*Problem requirements*.
Transcribe the lines from the start of the data below through the line with "ser, cosechado, arroz, secado", word for word and nothing more.

*Records for the exercise*.

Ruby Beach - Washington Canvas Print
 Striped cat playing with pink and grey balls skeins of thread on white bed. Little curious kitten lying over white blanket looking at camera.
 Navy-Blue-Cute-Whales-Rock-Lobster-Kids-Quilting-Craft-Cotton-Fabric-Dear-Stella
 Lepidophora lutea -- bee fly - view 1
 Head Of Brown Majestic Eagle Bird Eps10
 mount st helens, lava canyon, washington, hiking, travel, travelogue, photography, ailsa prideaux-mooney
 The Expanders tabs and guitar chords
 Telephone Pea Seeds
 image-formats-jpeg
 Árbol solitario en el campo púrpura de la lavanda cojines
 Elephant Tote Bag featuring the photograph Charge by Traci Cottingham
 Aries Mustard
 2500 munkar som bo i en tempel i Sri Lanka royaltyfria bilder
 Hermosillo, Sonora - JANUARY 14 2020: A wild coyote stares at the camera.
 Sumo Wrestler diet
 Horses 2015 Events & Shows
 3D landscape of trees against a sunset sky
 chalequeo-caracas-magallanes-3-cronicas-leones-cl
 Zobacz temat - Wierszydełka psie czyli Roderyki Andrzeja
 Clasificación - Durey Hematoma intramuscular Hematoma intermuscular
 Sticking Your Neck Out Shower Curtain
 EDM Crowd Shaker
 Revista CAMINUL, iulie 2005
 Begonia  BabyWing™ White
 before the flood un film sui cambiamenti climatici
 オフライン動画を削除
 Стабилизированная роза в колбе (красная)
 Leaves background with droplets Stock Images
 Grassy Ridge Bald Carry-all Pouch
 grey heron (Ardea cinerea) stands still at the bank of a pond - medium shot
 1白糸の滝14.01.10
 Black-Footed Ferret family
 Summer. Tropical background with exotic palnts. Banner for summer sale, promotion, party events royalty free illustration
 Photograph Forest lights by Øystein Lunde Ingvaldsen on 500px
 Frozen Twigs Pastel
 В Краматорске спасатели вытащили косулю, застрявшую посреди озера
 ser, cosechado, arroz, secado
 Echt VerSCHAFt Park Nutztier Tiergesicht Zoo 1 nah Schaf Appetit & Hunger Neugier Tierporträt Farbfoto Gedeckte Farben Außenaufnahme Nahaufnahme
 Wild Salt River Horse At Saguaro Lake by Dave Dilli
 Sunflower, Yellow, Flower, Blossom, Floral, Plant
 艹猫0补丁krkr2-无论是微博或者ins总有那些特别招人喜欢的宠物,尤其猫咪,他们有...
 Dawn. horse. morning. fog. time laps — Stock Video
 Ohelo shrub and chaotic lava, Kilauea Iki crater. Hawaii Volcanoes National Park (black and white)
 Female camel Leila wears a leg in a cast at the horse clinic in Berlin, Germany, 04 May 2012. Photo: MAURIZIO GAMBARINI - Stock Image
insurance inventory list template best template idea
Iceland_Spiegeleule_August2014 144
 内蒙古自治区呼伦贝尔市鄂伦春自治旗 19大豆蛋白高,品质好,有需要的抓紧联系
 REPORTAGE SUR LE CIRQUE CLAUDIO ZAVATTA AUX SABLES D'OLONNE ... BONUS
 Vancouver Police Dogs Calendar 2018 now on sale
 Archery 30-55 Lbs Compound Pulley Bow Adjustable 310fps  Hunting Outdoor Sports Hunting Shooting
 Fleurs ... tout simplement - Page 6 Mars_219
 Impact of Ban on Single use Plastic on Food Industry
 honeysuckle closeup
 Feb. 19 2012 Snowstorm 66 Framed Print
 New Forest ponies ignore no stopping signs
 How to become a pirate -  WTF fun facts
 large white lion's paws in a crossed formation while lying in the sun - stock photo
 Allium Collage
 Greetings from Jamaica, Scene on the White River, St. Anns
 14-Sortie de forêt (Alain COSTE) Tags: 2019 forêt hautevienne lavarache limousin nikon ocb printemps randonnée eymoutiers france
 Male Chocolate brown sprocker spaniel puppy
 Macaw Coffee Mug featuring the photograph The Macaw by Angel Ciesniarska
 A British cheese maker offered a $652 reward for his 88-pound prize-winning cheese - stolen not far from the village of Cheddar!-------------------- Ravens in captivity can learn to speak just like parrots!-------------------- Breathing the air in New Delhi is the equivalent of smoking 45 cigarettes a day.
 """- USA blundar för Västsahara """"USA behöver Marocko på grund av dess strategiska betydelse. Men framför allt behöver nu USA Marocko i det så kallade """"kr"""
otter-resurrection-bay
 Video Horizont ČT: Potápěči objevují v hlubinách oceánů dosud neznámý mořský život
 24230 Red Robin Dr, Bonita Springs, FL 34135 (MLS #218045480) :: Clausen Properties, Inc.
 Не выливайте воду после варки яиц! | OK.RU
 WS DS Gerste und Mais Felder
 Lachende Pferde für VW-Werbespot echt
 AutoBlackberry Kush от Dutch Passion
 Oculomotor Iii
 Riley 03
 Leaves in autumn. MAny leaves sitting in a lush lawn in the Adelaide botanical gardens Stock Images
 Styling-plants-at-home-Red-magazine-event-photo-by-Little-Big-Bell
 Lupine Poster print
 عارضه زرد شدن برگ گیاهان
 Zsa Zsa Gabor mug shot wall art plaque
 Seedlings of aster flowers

*Answer*.
Ruby Beach - Washington Canvas Print
 Striped cat playing with pink and grey balls skeins of thread on white bed. Little curious kitten lying over white blanket looking at camera.
 Navy-Blue-Cute-Whales-Rock-Lobster-Kids-Quilting-Craft-Cotton-Fabric-Dear-Stella
 Lepidophora lutea -- bee fly - view 1
 Head Of Brown Majestic Eagle Bird Eps10
 mount st helens, lava canyon, washington, hiking, travel, travelogue, photography, ailsa prideaux-mooney
 The Expanders tabs and guitar chords
 Telephone Pea Seeds
 image-formats-jpeg
 Árbol solitario en el campo púrpura de la lavanda cojines
 Elephant Tote Bag featuring the photograph Charge by Traci Cottingham
 Aries Mustard
 2500 munkar som bo i en tempel i Sri Lanka royaltyfria bilder
 Hermosillo, Sonora - JANUARY 14 2020: A wild coyote stares at the camera.
 Sumo Wrestler diet
 Horses 2015 Events & Shows
 3D landscape of trees against a sunset sky
 chalequeo-caracas-magallanes-3-cronicas-leones-cl
 Zobacz temat - Wierszydełka psie czyli Roderyki Andrzeja
 Clasificación - Durey Hematoma intramuscular Hematoma intermuscular
 Sticking Your Neck Out Shower Curtain
 EDM Crowd Shaker
 Revista CAMINUL, iulie 2005
 Begonia  BabyWing™ White
 before the flood un film sui cambiamenti climatici
 オフライン動画を削除
 Стабилизированная роза в колбе (красная)
 Leaves background with droplets Stock Images
 Grassy Ridge Bald Carry-all Pouch
 grey heron (Ardea cinerea) stands still at the bank of a pond - medium shot
 1白糸の滝14.01.10
 Black-Footed Ferret family
 Summer. Tropical background with exotic palnts. Banner for summer sale, promotion, party events royalty free illustration
 Photograph Forest lights by Øystein Lunde Ingvaldsen on 500px
 Frozen Twigs Pastel
 В Краматорске спасатели вытащили косулю, застрявшую посреди озера
 ser, cosechado, arroz, secado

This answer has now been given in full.